As shown in this review, each method has its limitations. In the first approach, generated trajectories by methods based on polynomial trajectories are not natural. Moreover, optimization-based methods that rely on humanlike motions are only appropriate for simple point-to-point movements with a limited range of motion. They are not suitable when applied to complex tasks like those of ADLs. Second, imitation-learning methods have high computational costs.

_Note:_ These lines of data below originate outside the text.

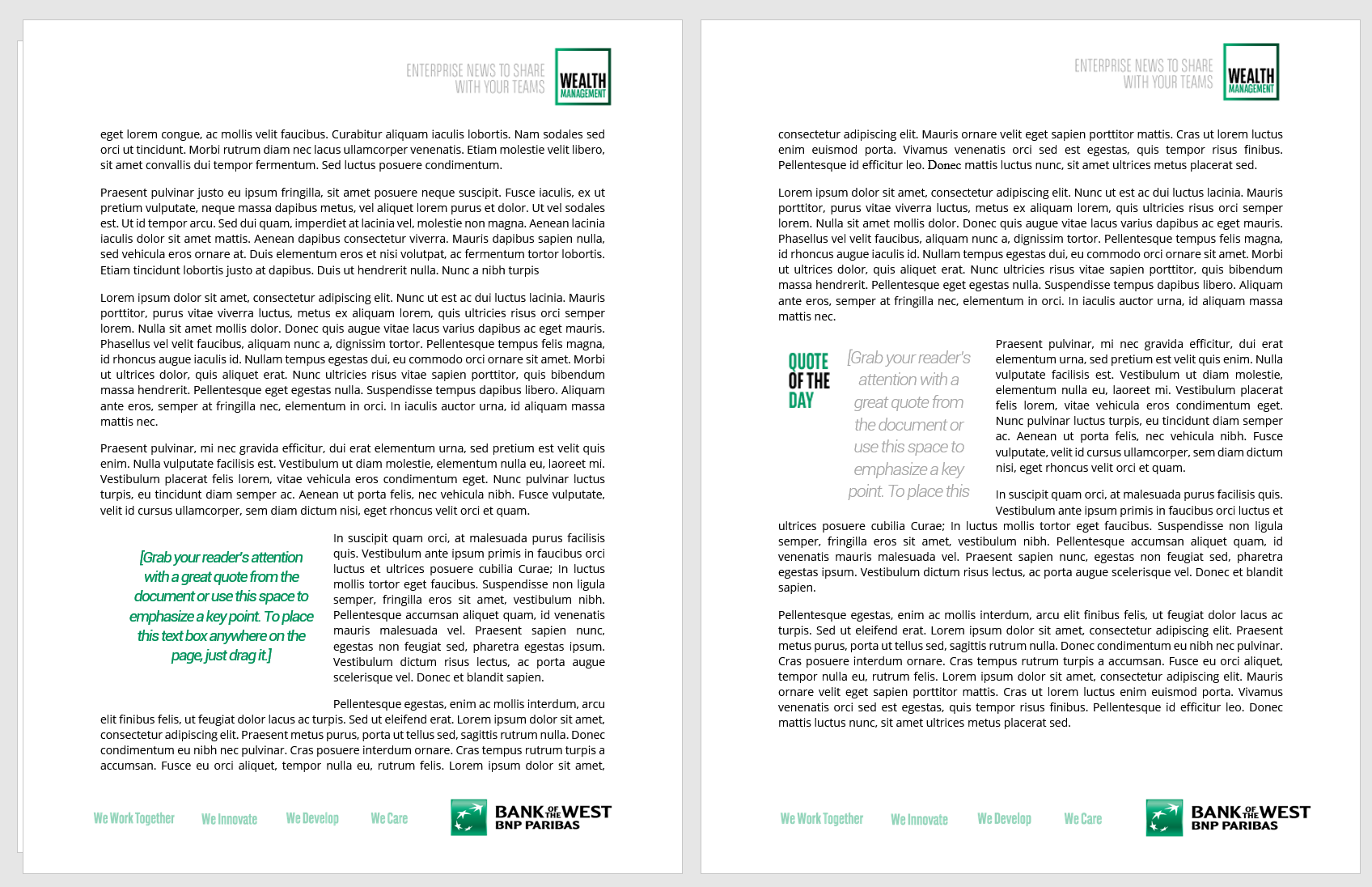 ENTERPRISE NEWS TO SHARE WITH YOUR TEAMS

WEALTH MANAGEMENT

eget lorem congue, ac mollis velit faucibus. Curabitur aliquam iaculis lobortis. Nam sodales sed orci ut tincidunt. Morbi rutrum diam nec lacus ullamcorper venenatis. Etiam molestie velit libero, sit amet convallis dui tempor fermentum. Sed luctus posuere condimentum.

Praesent pulvinar justo eu ipsum fringilla, sit amet posuere neque suscipit. Fusce iaculis, ex ut pretium vulputate, neque massa dapibus metus, vel aliquet lorem purus et dolor. Ut vel sodales est. Ut id tempor arcu. Sed dui quam, imperdiet at lacinia vel, molestie non magna. Aenean lacinia iaculis dolor sit amet mattis. Aenean dapibus consectetur viverra. Mauris dapibus sapien nulla, sed vehicula eros ornare at. Duis elementum eros et nisi volutpat, ac fermentum tortor lobortis. Etiam tincidunt lobortis justo at dapibus. Duis ut hendrerit nulla. Nunc a nibh turpis

Lorem ipsum dolor sit amet, consectetur adipiscing elit. Nunc ut est ac dui luctus lacinia. Mauris porttitor, purus vitae viverra luctus, metus ex aliquam lorem, quis ultricies risus orci semper lorem. Nulla sit amet mollis dolor. Donec quis augue vitae lacus varius dapibus ac eget mauris. Phasellus vel velit faucibus, aliquam nunc a, dignissim tortor. Pellentesque tempus felis magna, id rhoncus augue iaculis id. Nullam tempus egestas dui, eu commodo orci ornare sit amet. Morbi ut ultrices dolor, quis aliquet erat. Nunc ultricies risus vitae sapien porttitor, quis bibendum massa hendrerit. Pellentesque eget egestas nulla. Suspendisse tempus dapibus libero. Aliquam ante eros, semper at fringilla nec, elementum in orci. In iaculis auctor urna, id aliquam massa mattis nec.

Praesent pulvinar, mi nec gravida efficitur, dui erat elementum urna, sed pretium est velit quis enim. Nulla vulputate facilisis est. Vestibulum ut diam molestie, elementum nulla eu, laoreet mi. Vestibulum placerat felis lorem, vitae vehicula eros condimentum eget. Nunc pulvinar luctus turpis, eu tincidunt diam semper ac. Aenean ut porta felis, nec vehicula nibh. Fusce vulputate, velit id cursus ullamcorper, sem diam dictum nisi, eget rhoncus velit orci et quam.

[Grab your reader's attention with a great quote from the document or use this space to emphasize a key point. To place this text box anywhere on the page, just drag it.]

In suscipit quam orci, at malesuada purus facilisis quis. Vestibulum ante ipsum primis in faucibus orci luctus et ultrices posuere cubilia Curae; In luctus mollis tortor eget faucibus. Suspendisse non ligula semper, fringilla eros sit amet, vestibulum nibh. Pellentesque accumsan aliquet quam, id venenatis mauris malesuada vel. Praesent sapien nunc, egestas non feugiat sed, pharetra egestas ipsum. Vestibulum dictum risus lectus, ac porta augue scelerisque vel. Donec et blandit sapien.

Pellentesque egestas, enim ac mollis interdum, arcu elit finibus felis, ut feugiat dolor lacus ac turpis. Sed ut eleifend erat. Lorem ipsum dolor sit amet, consectetur adipiscing elit. Praesent metus purus, porta ut tellus sed, sagittis rutrum nulla. Donec condimentum eu nibh nec pulvinar. Cras posuere interdum ornare. Cras tempus rutrum turpis a accumsan. Fusce eu orci aliquet, tempor nulla eu, rutrum felis. Lorem ipsum dolor sit amet,

We Work Together We Innovate We Develop We Care

BANK OF THE WEST BNP PARIBAS

ENTERPRISE NEWS TO SHARE WITH YOUR TEAMS

WEALTH MANAGEMENT

consectetur adipiscing elit. Mauris ornare velit eget sapien porttitor mattis. Cras ut lorem luctus enim euismod porta. Vivamus venenatis orci sed est egestas, quis tempor risus finibus. Pellentesque id efficitur leo. Donec mattis luctus nunc, sit amet ultrices metus placerat sed.

Lorem ipsum dolor sit amet, consectetur adipiscing elit. Nunc ut est ac dui luctus lacinia. Mauris porttitor, purus vitae viverra luctus, metus ex aliquam lorem, quis ultricies risus orci semper lorem. Nulla sit amet mollis dolor. Donec quis augue vitae lacus varius dapibus ac eget mauris. Phasellus vel velit faucibus, aliquam nunc a, dignissim tortor. Pellentesque tempus felis magna, id rhoncus augue iaculis id. Nullam tempus egestas dui, eu commodo orci ornare sit amet. Morbi ut ultrices dolor, quis aliquet erat. Nunc ultricies risus vitae sapien porttitor, quis bibendum massa hendrerit. Pellentesque eget egestas nulla. Suspendisse tempus dapibus libero. Aliquam ante eros, semper at fringilla nec, elementum in orci. In iaculis auctor urna, id aliquam massa mattis nec.

QUOTE OF THE DAY

[Grab your reader's attention with a great quote from the document or use this space to emphasize a key point. To place this

Praesent pulvinar, mi nec gravida efficitur, dui erat elementum urna, sed pretium est velit quis enim. Nulla vulputate facilisis est. Vestibulum ut diam molestie, elementum nulla eu, laoreet mi. Vestibulum placerat felis lorem, vitae vehicula eros condimentum eget. Nunc pulvinar luctus turpis, eu tincidunt diam semper ac. Aenean ut porta felis, nec vehicula nibh. Fusce vulputate, velit id cursus ullamcorper, sem diam dictum nisi, eget rhoncus velit orci et quam.

In suscipit quam orci, at malesuada purus facilisis quis. Vestibulum ante ipsum primis in faucibus orci luctus et ultrices posuere cubilia Curae; In luctus mollis tortor eget faucibus. Suspendisse non ligula semper, fringilla eros sit amet, vestibulum nibh. Pellentesque accumsan aliquet quam, id venenatis mauris malesuada vel. Praesent sapien nunc, egestas non feugiat sed, pharetra egestas ipsum. Vestibulum dictum risus lectus, ac porta augue scelerisque vel. Donec et blandit sapien.

Pellentesque egestas, enim ac mollis interdum, arcu elit finibus felis, ut feugiat dolor lacus ac turpis. Sed ut eleifend erat. Lorem ipsum dolor sit amet, consectetur adipiscing elit. Praesent metus purus, porta ut tellus sed, sagittis rutrum nulla. Donec condimentum eu nibh nec pulvinar. Cras posuere interdum ornare. Cras tempus rutrum turpis a accumsan. Fusce eu orci aliquet, tempor nulla eu, rutrum felis. Lorem ipsum dolor sit amet, consectetur adipiscing elit. Mauris ornare velit eget sapien porttitor mattis. Cras ut lorem luctus enim euismod porta. Vivamus venenatis orci sed est egestas, quis tempor risus finibus. Pellentesque id efficitur leo. Donec mattis luctus nunc, sit amet ultrices metus placerat sed.

We Work Together We Innovate We Develop We Care

BANK OF THE WEST BNP PARIBAS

In this paper, we also discussed challenges associated with trajectory planning: kinematic redundancy and incompatibility, and the trajectory-optimization problem. For upper-limb exoskeletons, methods based on the computation of swivel angles and other approaches commonly rely on the relationship (e.g., coordinated or synergistic) between degrees of freedom to resolve kinematic redundancy for exoskeletons. Moreover, two general solutions, namely, the self-tracing and alignment-free configurations of the joint axis, which add the appropriate number of extra degrees of freedom to the mechanism, are employed to improve kinematic incompatibility between humans and exoskeletons.

Although online trajectory planning can be adapted to manage the variability of the environment, very few of the proposed methods for planning trajectories in upper-limb exoskeletons generate offline trajectories. Future work will focus on online trajectory planning and optimal control because very few online methods were found during this study. In future works, tests should be completed on more patients. In any study on exoskeleton robots, we recommend considering the clinical needs presented in this review.